### WRITTEN TASK
Copy out word for word the stretch of entries from the line that contains "What is the separation" through the line that contains "the grass patch at [248,253] →", including both of those lines, and nothing else.
START STORED DATA
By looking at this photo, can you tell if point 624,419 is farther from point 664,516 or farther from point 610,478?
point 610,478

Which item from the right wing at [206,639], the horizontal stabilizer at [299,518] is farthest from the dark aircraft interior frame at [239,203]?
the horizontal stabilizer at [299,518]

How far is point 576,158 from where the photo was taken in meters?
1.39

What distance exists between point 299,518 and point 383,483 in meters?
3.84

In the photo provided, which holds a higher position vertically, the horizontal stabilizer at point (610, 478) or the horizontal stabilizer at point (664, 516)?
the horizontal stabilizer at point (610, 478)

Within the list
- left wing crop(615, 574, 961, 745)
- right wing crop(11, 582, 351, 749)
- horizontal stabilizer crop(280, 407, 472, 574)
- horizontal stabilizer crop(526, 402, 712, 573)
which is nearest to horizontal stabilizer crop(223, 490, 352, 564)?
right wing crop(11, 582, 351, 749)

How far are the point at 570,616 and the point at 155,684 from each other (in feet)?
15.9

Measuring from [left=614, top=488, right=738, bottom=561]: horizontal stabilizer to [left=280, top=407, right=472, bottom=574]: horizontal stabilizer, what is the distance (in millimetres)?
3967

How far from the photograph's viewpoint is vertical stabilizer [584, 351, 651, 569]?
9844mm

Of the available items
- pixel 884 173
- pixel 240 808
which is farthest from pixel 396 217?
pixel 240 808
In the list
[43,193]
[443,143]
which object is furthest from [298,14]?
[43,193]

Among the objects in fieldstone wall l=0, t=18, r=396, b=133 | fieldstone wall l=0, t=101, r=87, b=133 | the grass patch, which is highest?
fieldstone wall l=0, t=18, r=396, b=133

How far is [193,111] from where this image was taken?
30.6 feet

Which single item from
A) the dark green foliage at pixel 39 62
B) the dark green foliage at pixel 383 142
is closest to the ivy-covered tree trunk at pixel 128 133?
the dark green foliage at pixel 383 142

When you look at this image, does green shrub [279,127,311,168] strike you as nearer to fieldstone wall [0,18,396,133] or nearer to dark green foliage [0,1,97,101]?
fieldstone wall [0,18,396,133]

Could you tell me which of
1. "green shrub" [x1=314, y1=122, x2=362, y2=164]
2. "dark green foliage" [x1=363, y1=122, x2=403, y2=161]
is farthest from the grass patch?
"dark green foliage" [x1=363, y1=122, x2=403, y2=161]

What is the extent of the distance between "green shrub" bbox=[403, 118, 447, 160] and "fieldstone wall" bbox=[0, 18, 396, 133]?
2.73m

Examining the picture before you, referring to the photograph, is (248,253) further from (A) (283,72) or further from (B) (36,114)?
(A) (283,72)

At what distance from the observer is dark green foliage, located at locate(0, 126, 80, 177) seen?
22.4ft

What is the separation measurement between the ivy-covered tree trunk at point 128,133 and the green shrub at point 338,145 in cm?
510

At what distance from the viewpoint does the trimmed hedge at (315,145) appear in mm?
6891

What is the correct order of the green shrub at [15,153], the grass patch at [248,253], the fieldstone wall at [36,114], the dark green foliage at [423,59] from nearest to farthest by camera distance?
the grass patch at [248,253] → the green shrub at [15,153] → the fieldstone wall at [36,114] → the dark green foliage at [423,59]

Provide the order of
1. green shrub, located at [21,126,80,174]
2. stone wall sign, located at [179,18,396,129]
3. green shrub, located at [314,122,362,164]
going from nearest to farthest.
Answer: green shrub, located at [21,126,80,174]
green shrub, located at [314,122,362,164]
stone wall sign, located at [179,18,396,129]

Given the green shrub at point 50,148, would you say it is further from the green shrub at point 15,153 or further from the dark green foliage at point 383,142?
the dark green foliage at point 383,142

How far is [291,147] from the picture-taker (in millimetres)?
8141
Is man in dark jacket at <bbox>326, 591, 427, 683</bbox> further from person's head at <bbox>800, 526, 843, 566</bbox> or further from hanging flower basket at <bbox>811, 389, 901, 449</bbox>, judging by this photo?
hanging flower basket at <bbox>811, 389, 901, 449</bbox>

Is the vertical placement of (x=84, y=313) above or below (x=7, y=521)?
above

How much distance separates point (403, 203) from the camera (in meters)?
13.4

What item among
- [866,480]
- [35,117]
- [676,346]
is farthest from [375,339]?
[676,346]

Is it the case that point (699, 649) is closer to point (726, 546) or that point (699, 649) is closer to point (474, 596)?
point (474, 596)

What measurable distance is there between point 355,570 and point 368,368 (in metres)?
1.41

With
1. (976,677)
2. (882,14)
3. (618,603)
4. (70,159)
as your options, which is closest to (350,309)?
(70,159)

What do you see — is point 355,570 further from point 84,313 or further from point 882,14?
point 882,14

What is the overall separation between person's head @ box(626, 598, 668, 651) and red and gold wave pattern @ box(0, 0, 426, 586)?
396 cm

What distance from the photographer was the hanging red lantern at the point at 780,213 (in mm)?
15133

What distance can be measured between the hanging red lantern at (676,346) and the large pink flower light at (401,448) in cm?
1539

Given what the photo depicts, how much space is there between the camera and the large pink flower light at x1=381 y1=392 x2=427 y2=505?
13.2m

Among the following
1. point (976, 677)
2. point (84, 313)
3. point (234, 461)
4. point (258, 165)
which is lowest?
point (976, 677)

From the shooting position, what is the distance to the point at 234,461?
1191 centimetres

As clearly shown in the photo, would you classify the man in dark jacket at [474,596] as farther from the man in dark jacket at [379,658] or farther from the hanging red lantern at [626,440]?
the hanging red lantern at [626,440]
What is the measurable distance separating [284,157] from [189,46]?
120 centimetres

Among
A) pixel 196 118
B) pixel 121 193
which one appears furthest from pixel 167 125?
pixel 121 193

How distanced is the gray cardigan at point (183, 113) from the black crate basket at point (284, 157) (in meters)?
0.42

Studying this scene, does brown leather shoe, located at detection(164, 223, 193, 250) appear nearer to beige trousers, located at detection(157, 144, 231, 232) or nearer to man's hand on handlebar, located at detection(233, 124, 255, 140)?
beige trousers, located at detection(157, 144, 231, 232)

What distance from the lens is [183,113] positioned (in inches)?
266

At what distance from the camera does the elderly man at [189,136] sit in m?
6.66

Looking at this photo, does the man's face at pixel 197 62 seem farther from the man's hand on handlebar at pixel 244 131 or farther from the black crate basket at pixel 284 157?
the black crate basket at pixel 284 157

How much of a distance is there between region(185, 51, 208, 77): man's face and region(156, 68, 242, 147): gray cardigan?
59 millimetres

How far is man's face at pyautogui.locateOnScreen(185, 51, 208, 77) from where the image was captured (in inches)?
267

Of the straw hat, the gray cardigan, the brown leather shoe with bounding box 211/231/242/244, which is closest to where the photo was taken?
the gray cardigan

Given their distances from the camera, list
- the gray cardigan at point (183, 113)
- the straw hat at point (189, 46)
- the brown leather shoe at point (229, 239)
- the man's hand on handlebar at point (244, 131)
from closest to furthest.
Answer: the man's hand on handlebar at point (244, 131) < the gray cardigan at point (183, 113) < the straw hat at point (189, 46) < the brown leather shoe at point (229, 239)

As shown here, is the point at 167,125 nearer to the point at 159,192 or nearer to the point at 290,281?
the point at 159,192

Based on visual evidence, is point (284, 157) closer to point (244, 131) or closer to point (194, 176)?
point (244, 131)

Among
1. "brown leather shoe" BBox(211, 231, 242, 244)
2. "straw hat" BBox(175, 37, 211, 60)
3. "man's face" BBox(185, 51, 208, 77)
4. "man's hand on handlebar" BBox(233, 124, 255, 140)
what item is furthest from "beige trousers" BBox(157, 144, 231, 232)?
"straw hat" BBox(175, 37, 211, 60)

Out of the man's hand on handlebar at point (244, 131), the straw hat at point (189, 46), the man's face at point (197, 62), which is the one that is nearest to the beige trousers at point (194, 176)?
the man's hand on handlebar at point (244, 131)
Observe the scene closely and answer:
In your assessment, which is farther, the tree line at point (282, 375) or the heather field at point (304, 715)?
END STORED DATA
START STORED DATA
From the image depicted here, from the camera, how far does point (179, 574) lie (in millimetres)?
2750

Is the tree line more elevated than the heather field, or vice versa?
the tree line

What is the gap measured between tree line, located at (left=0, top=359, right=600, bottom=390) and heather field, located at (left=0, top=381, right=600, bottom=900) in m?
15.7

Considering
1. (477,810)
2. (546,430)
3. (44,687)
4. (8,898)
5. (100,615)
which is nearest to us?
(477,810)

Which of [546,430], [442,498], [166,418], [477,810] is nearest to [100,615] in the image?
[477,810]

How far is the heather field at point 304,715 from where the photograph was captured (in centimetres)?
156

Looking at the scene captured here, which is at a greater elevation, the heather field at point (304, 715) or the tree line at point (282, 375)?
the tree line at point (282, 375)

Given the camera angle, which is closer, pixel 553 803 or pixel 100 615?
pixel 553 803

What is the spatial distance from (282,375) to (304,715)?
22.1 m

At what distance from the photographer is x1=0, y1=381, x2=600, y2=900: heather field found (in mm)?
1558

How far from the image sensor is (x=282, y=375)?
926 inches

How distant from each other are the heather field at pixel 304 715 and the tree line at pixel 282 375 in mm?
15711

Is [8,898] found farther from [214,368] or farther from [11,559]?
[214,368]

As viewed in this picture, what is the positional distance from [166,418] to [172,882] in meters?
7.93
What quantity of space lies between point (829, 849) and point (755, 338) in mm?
END STORED DATA
START STORED DATA
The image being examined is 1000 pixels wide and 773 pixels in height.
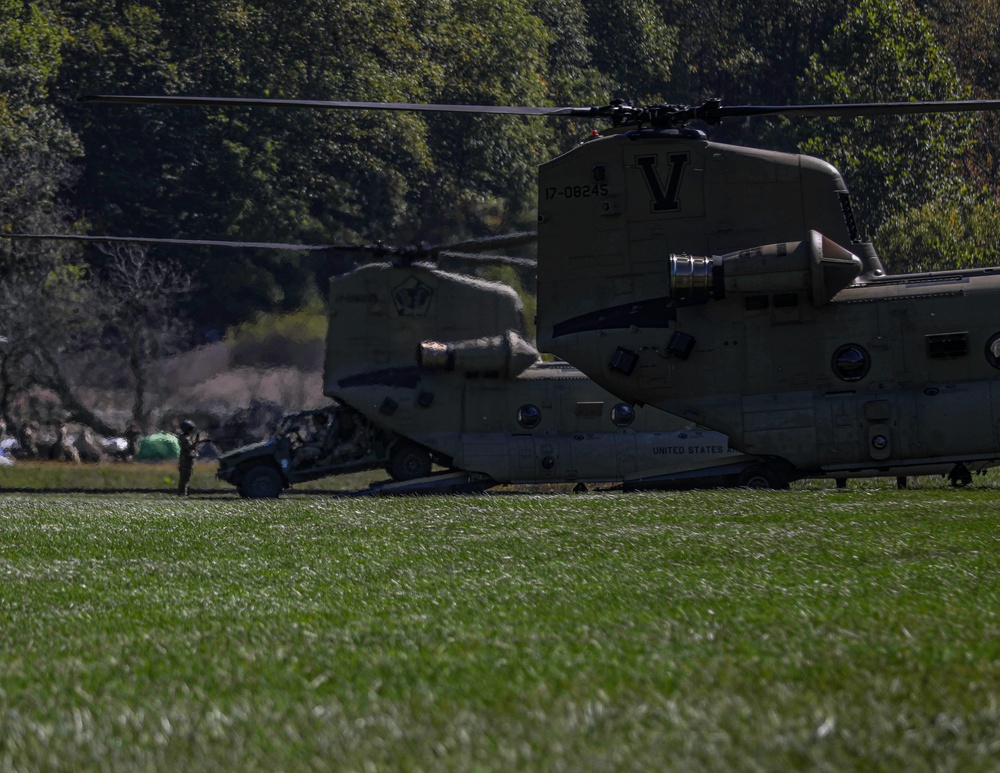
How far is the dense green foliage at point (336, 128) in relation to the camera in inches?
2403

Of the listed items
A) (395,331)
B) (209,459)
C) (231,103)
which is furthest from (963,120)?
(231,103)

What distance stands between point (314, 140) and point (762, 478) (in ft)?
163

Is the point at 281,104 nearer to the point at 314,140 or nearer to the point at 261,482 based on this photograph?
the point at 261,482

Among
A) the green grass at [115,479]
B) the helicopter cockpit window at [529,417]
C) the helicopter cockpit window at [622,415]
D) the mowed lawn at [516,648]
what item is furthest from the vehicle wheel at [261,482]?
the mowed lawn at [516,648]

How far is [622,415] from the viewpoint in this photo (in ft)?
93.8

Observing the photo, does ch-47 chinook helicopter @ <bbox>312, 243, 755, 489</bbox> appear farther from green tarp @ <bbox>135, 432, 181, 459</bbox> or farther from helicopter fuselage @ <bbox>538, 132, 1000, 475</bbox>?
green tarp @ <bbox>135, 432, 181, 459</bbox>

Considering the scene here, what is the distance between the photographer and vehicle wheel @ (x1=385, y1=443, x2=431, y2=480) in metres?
END STORED DATA
### FINAL ANSWER
What is the separation measurement between the ivy-covered tree trunk at point 128,133 and the green shrub at point 338,145 in cm?
510

At what distance from the viewpoint does the trimmed hedge at (315,145) appear in mm?
6891

What is the correct order of the green shrub at [15,153], the grass patch at [248,253], the fieldstone wall at [36,114], the dark green foliage at [423,59] from nearest to farthest by camera distance?
the grass patch at [248,253] → the green shrub at [15,153] → the fieldstone wall at [36,114] → the dark green foliage at [423,59]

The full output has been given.